Brothers and sisters, do you realize that First Baptist Church made our Lottie Moon goal? $153,600, I think. Now, days ago we were about halfway there. Days, not weeks, days ago. How did we get from halfway there to all the way there? Ponder. People with gifts of giving gave by faith, generously. What's the result? Missionaries go out, more acts of service through the IMB, because people gave, because of the giving. Praise God. I'm just blessed by that. That was just a sweet moment for me, so praise God. And many gave small gifts along with those big gifts. As people with gifts of counseling use their gifts, then marriages, broken marriages are healed, and they don't go and get a divorce, but instead they're together. Or people that are struggling raising their kids get some good insights on parenting. Or premarital counseling is given and a couple is on a solid basis before they even get married. People with gifts of counseling. As people with gifts of discernment use their gifts, they see wise paths of action, and they give good counsel to what ministries, let's say the church should be involved in and what we should not. It's very difficult to discern between good, better and best.
Future Sermon: 4 D’s
Now, next time we talk about spiritual gifts, I'm going to talk about 4 D’s. Not going to take time today, but 4 Ds. Alright, 4 Ds. And I think these are going to help us. Alright, next time. Not next week, next week's Sanctity of Human Life Sunday, but two weeks from now, we'll finalize this sub-series on spiritual gifts. The 4 Ds are… What are they? Sorry. Discover your gifts, delight in your gifts, develop your gifts, and then deploy your gifts. These are the four, and we're going to talk about it especially from Romans chapter 12. I think is the best sub-section of Scripture on how to do these things. So discover what your gifts are, and what the gifts are. We've been doing that already. And then delight in them, that that would already be happening. You just see the wisdom and the delight of God in this and you'd be motivated by it. And developing the gifts, we'll talk more about that next time, but that the gift would be much better and sharper and more skillfully done 20 years down the line. And then, deploy. Now, the standard verb would be "used", but it doesn't begin with a D. So deploy, that's what we'll talk about next time. Close with me in prayer.

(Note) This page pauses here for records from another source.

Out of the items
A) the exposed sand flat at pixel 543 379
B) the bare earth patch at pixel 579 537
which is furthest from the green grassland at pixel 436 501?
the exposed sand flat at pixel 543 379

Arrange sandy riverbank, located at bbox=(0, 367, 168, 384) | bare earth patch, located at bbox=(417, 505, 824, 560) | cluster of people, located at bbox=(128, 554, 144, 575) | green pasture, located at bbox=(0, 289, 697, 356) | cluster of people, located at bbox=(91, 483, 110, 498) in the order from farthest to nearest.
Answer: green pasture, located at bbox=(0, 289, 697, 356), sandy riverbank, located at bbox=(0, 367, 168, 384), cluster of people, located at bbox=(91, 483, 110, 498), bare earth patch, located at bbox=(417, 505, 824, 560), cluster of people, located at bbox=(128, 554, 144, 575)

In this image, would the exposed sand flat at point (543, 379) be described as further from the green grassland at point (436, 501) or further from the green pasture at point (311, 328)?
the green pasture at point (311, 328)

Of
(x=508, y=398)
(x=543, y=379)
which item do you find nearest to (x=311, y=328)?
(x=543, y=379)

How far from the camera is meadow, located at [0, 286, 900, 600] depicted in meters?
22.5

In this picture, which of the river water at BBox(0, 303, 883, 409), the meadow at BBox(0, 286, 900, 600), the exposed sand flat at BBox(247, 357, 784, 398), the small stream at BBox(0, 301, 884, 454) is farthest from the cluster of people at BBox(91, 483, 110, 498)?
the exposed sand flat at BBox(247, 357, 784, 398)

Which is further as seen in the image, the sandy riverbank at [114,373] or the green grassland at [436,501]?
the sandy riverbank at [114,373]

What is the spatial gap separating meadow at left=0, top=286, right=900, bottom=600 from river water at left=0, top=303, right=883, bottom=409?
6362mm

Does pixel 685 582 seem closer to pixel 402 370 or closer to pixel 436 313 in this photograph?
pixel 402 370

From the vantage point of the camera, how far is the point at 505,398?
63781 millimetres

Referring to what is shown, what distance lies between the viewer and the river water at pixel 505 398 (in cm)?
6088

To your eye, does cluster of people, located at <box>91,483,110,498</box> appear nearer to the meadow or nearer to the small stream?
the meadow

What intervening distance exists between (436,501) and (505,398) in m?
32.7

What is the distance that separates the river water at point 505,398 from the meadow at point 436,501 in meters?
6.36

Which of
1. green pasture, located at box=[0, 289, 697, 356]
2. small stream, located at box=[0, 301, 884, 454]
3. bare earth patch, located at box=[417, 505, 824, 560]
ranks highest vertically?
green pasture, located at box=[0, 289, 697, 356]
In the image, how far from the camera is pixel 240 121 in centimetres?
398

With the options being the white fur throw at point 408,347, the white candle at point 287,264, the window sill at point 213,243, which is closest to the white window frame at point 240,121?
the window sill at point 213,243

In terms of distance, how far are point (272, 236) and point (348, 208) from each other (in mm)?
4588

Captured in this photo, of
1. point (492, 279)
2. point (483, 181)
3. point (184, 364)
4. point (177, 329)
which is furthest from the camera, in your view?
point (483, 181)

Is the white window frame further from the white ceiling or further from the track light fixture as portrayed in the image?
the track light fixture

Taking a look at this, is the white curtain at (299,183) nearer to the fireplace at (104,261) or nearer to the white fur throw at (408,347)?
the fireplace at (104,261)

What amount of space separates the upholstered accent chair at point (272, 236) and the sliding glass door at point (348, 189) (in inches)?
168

Father, thank you for the time we've had to study today. Thank you for the Word of God. Thank you for the truth of spiritual gifts. Thank you for this church. There's nowhere else I'd rather serve than here. And I'm grateful for the brothers and sisters that just really, abundantly use their gifts. I can think of dozens of brothers and sisters whose gifts I've seen operating today already, and who have blessed me by what they do. God, help us. I pray, if there any that are here that are not using their gifts, maybe they've held back or they've been a little worldly in the way they've looked at life, God, help us to repent and be willing to start serving in vibrant, new ways. I pray this in Jesus' name. Amen.